Penebaran Bobot Ikan Lele
Program perikanan di Rutan Pasangkayu jadi ruang belajar dan harapan baru bagi warga binaan
Tebar Lele, Tebar Harapan: Warga Binaan Rutan Pasangkayu Belajar Bangun Masa Depan
Sabtu, 10 Januari 2026, suasana kolam perikanan di Rutan Pasangkayu tampak berbeda. Tawa kecil dan wajah penuh harap mengiringi penebaran ribuan benih ikan lele yang dilakukan bersama oleh petugas dan warga binaan.
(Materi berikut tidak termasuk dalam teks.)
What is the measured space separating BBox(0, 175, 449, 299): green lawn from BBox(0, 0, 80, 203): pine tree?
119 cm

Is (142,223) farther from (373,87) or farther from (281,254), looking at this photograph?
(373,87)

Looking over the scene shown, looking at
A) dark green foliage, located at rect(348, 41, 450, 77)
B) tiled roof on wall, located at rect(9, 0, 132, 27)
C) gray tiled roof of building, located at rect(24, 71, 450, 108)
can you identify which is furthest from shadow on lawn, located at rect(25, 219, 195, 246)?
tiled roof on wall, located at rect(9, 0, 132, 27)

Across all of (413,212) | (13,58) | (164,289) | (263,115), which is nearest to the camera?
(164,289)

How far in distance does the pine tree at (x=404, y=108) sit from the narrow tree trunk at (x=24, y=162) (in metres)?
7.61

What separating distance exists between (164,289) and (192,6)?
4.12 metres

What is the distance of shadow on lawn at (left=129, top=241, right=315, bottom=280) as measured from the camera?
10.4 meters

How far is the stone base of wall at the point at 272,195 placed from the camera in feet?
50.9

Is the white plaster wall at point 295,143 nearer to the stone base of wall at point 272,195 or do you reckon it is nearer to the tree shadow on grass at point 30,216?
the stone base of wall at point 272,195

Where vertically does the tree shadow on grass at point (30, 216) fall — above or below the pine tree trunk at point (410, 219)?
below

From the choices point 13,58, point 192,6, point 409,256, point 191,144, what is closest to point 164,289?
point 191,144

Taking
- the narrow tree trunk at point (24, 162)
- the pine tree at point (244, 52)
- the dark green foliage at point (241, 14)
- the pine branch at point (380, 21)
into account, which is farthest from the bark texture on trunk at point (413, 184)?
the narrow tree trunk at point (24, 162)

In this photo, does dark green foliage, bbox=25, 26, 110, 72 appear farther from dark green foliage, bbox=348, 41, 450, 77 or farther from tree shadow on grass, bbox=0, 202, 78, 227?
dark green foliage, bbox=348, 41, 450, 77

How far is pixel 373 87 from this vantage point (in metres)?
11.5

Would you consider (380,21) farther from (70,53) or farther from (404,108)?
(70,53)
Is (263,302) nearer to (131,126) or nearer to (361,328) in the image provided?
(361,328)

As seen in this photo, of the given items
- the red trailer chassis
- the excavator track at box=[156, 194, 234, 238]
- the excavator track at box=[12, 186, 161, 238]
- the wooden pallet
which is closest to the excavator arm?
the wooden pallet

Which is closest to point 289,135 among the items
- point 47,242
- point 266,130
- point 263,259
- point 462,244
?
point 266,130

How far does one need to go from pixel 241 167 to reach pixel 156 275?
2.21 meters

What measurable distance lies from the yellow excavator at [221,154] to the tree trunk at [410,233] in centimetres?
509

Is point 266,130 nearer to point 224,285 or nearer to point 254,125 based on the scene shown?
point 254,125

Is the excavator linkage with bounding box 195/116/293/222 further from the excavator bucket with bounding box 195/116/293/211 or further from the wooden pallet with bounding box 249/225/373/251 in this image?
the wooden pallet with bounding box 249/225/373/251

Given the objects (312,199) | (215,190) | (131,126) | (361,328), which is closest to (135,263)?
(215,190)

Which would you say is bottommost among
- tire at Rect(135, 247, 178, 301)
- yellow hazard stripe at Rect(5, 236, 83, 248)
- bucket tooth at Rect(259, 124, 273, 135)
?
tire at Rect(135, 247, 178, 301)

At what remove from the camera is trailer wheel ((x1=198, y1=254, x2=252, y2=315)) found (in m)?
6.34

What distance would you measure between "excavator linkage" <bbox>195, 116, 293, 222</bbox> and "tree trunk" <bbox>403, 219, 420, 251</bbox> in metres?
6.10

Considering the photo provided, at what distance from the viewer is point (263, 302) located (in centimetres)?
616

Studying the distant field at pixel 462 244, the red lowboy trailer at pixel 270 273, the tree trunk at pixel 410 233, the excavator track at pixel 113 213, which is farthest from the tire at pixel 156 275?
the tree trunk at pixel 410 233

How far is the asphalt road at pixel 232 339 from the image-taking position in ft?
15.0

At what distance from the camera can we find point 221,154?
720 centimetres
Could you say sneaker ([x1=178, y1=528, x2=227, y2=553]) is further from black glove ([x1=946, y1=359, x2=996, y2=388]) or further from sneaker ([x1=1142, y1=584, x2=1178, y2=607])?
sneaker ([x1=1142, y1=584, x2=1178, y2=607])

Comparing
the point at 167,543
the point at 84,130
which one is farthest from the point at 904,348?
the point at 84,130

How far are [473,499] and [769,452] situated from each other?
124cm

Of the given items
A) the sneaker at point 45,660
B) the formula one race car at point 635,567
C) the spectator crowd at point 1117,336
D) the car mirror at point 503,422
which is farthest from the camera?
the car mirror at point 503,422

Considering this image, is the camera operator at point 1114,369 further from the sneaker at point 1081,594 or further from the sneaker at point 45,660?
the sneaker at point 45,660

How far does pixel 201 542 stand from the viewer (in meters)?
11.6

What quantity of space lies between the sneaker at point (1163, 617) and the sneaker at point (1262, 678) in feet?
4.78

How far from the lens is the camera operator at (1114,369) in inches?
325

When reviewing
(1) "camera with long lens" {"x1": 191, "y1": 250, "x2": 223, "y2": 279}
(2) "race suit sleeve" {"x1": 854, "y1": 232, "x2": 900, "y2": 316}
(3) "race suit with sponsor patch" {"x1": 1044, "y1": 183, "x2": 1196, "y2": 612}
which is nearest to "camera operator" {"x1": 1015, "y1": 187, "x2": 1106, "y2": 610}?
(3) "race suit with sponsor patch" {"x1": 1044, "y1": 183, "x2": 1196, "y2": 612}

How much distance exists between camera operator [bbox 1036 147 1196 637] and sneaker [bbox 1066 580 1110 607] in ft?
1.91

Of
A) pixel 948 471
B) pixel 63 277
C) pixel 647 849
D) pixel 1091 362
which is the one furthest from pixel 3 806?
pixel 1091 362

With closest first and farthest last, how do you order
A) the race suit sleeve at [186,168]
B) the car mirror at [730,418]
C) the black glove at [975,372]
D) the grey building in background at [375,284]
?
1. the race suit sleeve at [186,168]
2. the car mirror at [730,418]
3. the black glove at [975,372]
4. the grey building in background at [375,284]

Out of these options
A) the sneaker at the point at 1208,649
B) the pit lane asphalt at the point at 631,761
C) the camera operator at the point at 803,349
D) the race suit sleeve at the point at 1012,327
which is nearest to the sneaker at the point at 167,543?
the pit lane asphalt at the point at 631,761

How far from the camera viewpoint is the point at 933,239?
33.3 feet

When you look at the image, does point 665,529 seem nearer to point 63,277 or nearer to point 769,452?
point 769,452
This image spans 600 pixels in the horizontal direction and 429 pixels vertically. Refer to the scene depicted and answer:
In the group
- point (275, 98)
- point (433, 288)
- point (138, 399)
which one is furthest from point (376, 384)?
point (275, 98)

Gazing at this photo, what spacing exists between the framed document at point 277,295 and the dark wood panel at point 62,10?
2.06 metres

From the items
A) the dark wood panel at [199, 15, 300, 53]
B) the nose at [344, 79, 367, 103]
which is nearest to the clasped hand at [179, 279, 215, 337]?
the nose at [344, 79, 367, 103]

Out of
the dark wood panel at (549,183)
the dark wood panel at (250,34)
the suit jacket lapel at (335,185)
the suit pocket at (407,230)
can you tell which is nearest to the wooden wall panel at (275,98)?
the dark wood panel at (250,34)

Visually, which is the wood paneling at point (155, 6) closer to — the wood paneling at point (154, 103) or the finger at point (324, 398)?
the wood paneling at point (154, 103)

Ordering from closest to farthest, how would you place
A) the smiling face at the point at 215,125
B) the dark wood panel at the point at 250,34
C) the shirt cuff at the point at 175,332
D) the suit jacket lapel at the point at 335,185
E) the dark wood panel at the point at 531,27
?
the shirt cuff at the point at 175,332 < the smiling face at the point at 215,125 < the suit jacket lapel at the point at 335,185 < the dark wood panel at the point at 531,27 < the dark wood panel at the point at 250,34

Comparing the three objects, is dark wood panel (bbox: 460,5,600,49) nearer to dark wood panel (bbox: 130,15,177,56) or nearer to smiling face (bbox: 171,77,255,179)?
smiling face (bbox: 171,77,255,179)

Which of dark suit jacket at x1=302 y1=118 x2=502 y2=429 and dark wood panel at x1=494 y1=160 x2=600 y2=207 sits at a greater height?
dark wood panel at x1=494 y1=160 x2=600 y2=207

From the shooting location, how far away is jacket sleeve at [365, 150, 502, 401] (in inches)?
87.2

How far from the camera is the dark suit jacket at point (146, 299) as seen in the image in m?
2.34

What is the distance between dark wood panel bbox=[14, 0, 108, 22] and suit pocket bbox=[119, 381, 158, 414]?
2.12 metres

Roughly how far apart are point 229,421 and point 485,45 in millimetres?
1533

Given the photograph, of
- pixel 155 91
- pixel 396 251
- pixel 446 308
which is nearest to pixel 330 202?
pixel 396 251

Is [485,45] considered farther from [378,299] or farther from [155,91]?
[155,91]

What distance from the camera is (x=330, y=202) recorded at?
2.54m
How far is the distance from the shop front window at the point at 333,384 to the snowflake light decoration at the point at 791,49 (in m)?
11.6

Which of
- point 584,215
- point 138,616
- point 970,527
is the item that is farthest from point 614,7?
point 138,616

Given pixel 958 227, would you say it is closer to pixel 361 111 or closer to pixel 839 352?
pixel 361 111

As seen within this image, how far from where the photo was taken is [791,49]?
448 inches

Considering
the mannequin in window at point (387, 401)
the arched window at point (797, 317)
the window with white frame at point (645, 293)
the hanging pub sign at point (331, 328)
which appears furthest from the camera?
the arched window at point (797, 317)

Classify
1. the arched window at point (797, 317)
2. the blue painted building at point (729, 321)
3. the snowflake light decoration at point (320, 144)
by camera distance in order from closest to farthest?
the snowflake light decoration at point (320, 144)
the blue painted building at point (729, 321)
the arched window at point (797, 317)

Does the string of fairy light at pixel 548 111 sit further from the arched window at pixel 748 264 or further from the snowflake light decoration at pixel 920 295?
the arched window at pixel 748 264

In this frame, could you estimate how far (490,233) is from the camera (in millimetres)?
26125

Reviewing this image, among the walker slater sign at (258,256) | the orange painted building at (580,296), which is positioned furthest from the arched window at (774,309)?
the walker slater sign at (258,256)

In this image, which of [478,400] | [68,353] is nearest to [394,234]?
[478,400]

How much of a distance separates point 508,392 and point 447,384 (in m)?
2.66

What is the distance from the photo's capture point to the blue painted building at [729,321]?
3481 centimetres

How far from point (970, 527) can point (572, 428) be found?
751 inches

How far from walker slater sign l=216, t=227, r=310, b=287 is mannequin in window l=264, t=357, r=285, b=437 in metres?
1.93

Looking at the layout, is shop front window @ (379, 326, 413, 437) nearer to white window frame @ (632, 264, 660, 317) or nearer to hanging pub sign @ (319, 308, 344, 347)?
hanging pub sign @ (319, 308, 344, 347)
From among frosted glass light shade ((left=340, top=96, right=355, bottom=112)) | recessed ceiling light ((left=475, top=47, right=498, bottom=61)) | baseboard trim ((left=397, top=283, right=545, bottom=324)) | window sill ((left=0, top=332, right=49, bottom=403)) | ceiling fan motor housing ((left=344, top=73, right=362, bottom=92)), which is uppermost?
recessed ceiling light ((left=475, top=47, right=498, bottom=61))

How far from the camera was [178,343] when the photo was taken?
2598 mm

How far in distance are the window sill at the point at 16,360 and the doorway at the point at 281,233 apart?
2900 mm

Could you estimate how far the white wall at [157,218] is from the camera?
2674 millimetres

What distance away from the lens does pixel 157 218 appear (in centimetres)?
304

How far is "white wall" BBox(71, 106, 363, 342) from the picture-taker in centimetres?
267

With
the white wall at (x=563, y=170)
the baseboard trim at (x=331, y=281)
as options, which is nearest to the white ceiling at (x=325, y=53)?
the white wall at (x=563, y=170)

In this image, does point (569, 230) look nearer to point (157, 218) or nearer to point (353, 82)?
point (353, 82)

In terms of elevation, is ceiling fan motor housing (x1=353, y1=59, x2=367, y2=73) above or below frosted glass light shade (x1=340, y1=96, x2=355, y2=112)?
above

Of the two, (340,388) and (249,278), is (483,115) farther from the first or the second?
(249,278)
Kegiatan ini menjadi bagian dari program pembinaan kemandirian, yang memberi ruang bagi warga binaan untuk belajar, bekerja, dan menata kembali masa depan mereka.
Program penebaran ikan lele ini ditujukan sebagai sarana pembinaan keterampilan perikanan yang sederhana namun bernilai nyata. Warga binaan terlibat langsung sejak persiapan kolam hingga pelepasan benih. Bagi mereka, kolam ini bukan sekadar tempat budidaya ikan, melainkan ruang belajar tentang tanggung jawab, kesabaran, dan kerja sama.
Manfaat kegiatan ini dirasakan langsung oleh warga binaan. Mereka mendapatkan pengetahuan praktis yang bisa digunakan setelah bebas nanti, sekaligus menumbuhkan rasa percaya diri karena diberi kepercayaan untuk mengelola usaha kecil secara berkelanjutan. “Rasanya senang, seperti punya harapan baru. Kami belajar dari nol dan melihat hasilnya nanti,” ungkap salah satu warga binaan dengan mata berbinar.
Penebaran benih lele juga menciptakan interaksi hangat antara petugas dan warga binaan. Kepala Rutan Pasangkayu, Nanang Badruzzaman, hadir bersama jajaran, menyapa dan berbincang santai dengan warga binaan. Suasana yang terbangun terasa lebih akrab, menunjukkan bahwa pembinaan bukan hanya soal aturan, tetapi juga tentang sentuhan manusiawi dan saling menghargai.
Melalui kegiatan ini, Rutan Pasangkayu berharap pembinaan tidak berhenti di balik tembok, tetapi membawa perubahan nyata dalam hidup warga binaan. Dari kolam lele yang sederhana, tumbuh harapan akan kemandirian, bekal hidup, dan kesempatan untuk kembali ke masyarakat dengan lebih siap dan bermartabat.